Dua gambar di atas adalah cuplikan soal yang menyeret nama capres PDIP itu ke dalam situasi yang ga enak. Maklumlah politik, jadi rumit masalahnya. Beberapa hari ini, walhasil semua pihakĀ menyoroti Jokowi dengan berbagai pro kontra yang saling mencurigai.
Seperti kita tahu, anak SMA kelas 3 adalah pemilih baru alias pemula yang dengan kasus ini seakan-akan diberitahukan bahwa Jokowi adalah sosok yang pantas untuk dipilih nanti pada saat pemilihan presiden beberapa waktu yang akan datang. Jokowi ga suka dong dengan pernyataan-pernyataan yang seperti ini. Ini akan memberikan penilaian negatif buat kubunya dan bisa jadi menimbulkan kesan memanfaatkan pendidikan, terutama soal UN untuk kampanye. Bahkan, bukan tidak mungkin banyak pihak menduga, apa hubungannya si pembuat soal dan pencalonan Jokowi sebagai capres ?
Direktur Sinergi Masyarakat untuk Demokrasi Indonesia, Said Salahudin, seperti ditulis Okezone.com, menudingĀ ada kelompok partisan yang sedang bermain di lingkungan Kemendikbud untuk kepentingan memenangkan calon tertentu dalam pilpres 2014 mendatang. Widih,Ā tak tanggung-tanggung, komentar pedasnya pada si pembuat soal : “Luar biasa jahatnya para pembuat soal itu. Demi mendukung seseorang mencapai puncak kekuasaan, lembaga pendidikanpun mereka korbankan”.

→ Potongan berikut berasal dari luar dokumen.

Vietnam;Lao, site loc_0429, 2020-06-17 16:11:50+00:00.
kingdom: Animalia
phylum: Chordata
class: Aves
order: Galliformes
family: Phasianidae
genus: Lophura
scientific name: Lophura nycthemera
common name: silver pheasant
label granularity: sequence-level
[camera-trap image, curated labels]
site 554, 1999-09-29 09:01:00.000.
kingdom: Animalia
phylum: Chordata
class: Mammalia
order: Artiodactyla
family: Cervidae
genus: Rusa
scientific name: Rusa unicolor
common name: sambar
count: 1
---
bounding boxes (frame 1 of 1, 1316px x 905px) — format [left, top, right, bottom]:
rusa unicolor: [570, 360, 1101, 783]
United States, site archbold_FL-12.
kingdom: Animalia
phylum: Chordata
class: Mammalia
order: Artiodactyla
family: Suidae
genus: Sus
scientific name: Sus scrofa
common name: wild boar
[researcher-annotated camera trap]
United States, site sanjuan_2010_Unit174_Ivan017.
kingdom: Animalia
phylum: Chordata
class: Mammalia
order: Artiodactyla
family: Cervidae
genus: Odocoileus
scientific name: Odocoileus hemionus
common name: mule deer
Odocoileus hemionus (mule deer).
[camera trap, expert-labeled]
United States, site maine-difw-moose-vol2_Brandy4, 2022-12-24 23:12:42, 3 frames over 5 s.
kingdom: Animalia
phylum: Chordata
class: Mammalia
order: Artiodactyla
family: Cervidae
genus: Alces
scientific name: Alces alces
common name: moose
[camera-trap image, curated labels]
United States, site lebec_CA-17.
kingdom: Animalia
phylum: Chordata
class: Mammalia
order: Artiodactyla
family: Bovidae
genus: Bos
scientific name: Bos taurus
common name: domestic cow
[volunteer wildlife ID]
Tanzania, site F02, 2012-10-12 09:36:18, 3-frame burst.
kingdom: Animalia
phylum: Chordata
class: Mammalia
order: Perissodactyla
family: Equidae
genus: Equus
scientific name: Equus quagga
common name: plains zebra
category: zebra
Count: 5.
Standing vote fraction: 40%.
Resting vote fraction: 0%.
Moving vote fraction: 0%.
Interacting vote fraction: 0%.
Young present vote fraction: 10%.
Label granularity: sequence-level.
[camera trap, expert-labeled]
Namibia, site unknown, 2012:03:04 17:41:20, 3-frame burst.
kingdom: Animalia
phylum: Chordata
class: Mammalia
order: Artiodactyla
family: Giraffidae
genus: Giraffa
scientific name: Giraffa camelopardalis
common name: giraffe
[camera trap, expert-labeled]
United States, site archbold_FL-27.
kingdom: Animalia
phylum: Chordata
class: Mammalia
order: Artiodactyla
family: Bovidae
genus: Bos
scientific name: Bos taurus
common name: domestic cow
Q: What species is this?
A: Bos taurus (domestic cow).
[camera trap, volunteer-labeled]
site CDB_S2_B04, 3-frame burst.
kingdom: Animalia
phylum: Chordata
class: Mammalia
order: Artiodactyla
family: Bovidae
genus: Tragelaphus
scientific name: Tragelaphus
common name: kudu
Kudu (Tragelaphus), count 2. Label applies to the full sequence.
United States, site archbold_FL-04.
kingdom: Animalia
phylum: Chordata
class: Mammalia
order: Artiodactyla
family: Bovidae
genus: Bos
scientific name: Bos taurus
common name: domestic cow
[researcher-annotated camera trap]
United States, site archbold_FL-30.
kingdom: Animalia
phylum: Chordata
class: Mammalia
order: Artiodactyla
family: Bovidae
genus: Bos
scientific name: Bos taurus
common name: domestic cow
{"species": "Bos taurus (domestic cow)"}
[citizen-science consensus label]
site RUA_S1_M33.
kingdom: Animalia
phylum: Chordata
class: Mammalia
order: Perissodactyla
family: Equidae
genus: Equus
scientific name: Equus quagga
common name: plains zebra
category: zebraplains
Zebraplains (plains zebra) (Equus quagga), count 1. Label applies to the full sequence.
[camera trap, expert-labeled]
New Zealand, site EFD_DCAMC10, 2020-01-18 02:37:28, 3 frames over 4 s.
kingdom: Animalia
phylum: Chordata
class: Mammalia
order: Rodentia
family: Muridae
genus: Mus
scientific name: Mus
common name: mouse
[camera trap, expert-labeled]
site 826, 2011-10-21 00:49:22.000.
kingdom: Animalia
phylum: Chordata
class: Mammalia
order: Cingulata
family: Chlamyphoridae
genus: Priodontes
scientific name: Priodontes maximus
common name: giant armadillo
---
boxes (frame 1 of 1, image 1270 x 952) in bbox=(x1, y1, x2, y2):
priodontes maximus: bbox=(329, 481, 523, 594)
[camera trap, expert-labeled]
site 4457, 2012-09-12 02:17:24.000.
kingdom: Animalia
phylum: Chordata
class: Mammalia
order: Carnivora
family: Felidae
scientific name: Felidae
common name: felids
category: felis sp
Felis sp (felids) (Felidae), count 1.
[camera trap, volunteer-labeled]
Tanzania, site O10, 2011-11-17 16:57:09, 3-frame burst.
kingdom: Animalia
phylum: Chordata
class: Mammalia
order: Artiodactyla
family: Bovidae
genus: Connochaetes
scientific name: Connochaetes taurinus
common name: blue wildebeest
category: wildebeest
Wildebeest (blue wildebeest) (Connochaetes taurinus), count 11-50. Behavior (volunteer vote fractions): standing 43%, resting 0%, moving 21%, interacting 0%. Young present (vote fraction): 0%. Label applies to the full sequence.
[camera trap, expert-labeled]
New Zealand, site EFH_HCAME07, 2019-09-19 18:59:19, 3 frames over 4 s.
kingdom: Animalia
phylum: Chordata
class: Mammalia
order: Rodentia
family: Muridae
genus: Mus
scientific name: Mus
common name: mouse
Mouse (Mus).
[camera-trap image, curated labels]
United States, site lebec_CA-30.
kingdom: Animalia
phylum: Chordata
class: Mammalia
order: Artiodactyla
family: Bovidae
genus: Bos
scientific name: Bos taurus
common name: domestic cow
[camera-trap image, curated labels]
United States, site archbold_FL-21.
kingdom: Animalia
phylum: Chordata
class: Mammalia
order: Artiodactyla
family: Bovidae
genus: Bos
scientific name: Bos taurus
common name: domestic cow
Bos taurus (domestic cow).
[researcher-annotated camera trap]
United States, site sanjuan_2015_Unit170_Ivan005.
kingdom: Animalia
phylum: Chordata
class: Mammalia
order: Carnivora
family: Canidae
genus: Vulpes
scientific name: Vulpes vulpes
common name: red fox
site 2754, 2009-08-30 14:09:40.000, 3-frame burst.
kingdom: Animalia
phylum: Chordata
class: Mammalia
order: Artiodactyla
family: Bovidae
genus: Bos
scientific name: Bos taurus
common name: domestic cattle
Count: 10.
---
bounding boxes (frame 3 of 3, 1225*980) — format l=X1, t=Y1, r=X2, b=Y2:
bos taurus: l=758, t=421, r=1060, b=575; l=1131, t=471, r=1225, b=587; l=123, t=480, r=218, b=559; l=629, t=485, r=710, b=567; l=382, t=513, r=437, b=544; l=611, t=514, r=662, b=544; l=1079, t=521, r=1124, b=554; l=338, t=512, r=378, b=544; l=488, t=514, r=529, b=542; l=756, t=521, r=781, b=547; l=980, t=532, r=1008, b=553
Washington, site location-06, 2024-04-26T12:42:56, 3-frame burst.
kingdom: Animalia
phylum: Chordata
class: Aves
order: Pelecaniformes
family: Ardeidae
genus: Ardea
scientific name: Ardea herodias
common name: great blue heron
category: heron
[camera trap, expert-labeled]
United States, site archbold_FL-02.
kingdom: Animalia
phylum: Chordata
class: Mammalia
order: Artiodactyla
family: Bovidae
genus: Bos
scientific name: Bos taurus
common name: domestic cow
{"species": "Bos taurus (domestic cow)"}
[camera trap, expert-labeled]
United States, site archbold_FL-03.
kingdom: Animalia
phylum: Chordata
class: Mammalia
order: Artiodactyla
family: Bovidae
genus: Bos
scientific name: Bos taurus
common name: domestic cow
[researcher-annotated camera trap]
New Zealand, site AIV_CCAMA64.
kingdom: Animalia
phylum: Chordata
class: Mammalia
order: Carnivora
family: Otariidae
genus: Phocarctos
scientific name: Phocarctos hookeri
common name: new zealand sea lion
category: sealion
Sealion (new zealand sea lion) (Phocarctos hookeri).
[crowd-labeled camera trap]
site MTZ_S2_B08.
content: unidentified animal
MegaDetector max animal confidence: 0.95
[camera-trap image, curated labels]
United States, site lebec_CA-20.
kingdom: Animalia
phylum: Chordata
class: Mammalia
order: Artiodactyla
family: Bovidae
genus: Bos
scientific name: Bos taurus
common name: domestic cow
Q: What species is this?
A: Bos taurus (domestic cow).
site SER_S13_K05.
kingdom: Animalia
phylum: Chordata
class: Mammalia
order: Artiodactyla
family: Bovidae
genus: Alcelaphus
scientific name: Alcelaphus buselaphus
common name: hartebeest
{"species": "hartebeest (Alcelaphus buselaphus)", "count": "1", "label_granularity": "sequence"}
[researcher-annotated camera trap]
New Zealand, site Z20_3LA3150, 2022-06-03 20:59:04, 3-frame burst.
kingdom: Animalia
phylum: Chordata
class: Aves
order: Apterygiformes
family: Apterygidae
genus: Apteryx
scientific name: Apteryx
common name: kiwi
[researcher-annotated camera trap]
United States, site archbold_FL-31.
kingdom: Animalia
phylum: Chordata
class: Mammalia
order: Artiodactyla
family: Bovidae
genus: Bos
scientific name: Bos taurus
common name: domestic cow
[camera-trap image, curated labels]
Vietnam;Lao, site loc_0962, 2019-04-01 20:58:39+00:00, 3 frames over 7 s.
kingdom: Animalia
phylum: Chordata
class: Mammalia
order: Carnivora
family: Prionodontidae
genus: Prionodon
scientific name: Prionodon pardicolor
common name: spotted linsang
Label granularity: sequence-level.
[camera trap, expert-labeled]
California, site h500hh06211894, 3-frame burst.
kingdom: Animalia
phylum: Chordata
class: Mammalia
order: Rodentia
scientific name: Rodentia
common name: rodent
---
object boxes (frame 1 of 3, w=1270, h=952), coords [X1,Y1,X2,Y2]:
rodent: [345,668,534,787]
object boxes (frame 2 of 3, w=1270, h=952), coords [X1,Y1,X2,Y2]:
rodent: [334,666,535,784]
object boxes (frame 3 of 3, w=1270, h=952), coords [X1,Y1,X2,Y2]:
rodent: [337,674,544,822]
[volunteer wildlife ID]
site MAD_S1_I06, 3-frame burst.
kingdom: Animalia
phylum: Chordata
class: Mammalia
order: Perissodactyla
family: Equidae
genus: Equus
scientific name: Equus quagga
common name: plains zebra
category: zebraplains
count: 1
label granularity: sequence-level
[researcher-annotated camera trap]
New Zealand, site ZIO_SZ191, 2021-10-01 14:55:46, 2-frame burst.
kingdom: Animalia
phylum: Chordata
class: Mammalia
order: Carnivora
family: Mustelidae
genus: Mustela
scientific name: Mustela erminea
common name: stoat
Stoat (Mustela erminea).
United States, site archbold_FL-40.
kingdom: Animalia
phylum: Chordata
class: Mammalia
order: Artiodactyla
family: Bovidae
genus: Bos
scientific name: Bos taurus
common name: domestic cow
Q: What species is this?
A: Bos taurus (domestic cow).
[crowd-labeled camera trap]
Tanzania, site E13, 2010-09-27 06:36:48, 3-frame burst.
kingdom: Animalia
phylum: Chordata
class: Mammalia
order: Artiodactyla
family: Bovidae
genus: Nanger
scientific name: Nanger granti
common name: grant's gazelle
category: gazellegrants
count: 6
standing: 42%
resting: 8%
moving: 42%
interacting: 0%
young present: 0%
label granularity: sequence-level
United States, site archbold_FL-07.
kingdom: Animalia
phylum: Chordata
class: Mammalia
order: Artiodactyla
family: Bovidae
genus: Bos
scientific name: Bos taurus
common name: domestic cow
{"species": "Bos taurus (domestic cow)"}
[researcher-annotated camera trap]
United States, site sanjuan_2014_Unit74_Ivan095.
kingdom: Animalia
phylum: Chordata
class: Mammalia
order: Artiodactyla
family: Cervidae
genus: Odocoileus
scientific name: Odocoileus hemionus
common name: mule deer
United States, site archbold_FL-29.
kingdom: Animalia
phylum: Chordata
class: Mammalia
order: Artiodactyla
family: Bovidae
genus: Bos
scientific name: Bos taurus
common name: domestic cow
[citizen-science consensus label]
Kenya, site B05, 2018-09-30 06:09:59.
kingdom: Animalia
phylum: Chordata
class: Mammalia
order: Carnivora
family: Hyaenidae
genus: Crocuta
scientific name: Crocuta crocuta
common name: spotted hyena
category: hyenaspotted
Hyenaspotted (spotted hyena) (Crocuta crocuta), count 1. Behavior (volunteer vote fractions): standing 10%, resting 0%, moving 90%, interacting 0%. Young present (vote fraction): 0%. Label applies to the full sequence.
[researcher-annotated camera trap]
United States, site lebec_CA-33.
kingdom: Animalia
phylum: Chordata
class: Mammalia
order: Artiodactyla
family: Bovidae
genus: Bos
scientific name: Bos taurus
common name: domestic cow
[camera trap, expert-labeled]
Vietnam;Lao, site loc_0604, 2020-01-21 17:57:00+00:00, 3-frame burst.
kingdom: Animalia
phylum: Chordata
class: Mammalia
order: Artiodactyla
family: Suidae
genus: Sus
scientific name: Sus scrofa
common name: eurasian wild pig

Saya ingin menggarisbawahi kalimat luar biasa jahatnya para pembuat soal ini, sepertinya terlalu berlebihan. Sekali lagi, orang-orang pembuat soal ini tidak jahat, mereka bertugas membuat soal. Maka selidikilah dulu sebelum membuat pernyataan yang menyakitkan seperti itu. Coba bayangkan kalau si pembuat soal ini hanyalah orang biasa yang memang kebagian harus mengcreate soal baru yang sesuai dengan perkembangan Indonesia saat ini. Lalu dinyatakan bersalah gara-gara ide “sialannya” itu, kasihan sekali beliau. Bisa jadi, ketika dia memunculkan nama Jokowi yang pada beberapa waktu lalupun sudah menjadi buah bibir masyarakat Indonesia, yang terbayang di kepalanya adalah Jokowi itu tokoh. Lalu apakah itu salah ? Saya pikir tidak. Jokowi itu tokoh. Kalau yang ditulis nama saya kan tidak lucu. Belum ngetop. Beda lagi kalau yang dimunculkan adalah Soekarno, misalnya. Beliau juga tokoh. Tak ada yang salah. Kalau misalnya nama Soekarnopun ada, maka orang-orang tetap akan bicara dan mengaitkan pada masalah politik dan pencitraan terkait pemilihan umum belakangan ini. Jadi,Ā inti masalah adalah bukan pada siapa yang dimunculkan di soal, namun, ternyata pemunculan nama-nama terkait pemilu itulah yang lalu tidak pas karena dianggap bisa diinterpretasikan macam-macam. Tergantung cara pandang orang dan bagaimana dia memandang masalah tersebut.
Sebenarnya, memilih nama orang untuk dicantumkan ke dalam soal yang kita buat itu tidak ada aturan tertulisnya. Suka-suka guru saja. Saya belum pernah menemukan buku atau aturan manapun yang melarang penggunaan nama-nama orang dalam soal ujian. Maka, dengan maksud agar soalnya bisa diterima baik oleh siswa, saya dan banyak guru di Indonesia ini juga menggunakan berbagai nama orang. Kadang menuliskan nama artis Korea (gambar di bawah dicuplik langsung dari fbnya Mba Lea), artis Indonesian Idol, nama guru-guru satu sekolahan, nama siswa satu sekolahan dan sebagainya. Saya sendiri sering mempopulerkan nama anak-anak saya di soal-soal siswa.
Sesuaikan juga dengan konteks soal. Kalau soalnya tentang jual beli, agak tidak etis juga menuliskan nama pahlawan nasional. Misalnya : Teuku Cik Di Tiro membeli bakso di kantin. Pastilah nama yang diambil adalah nama-nama yang lebih ringan, misalnya Agus Prakoso (ketua kelas X A) membeli bakso di kantin.
Nah, tidak salah juga ketika si pembuat soal menuliskan tentang tokoh dan bagaimana tokoh itu menginspirasi dan bagaimana ingin menyamakan persepsi tentang inspirasi tersebut. Mungkin pada saat itu yang terpikirkan olehnya adalah Jokowi.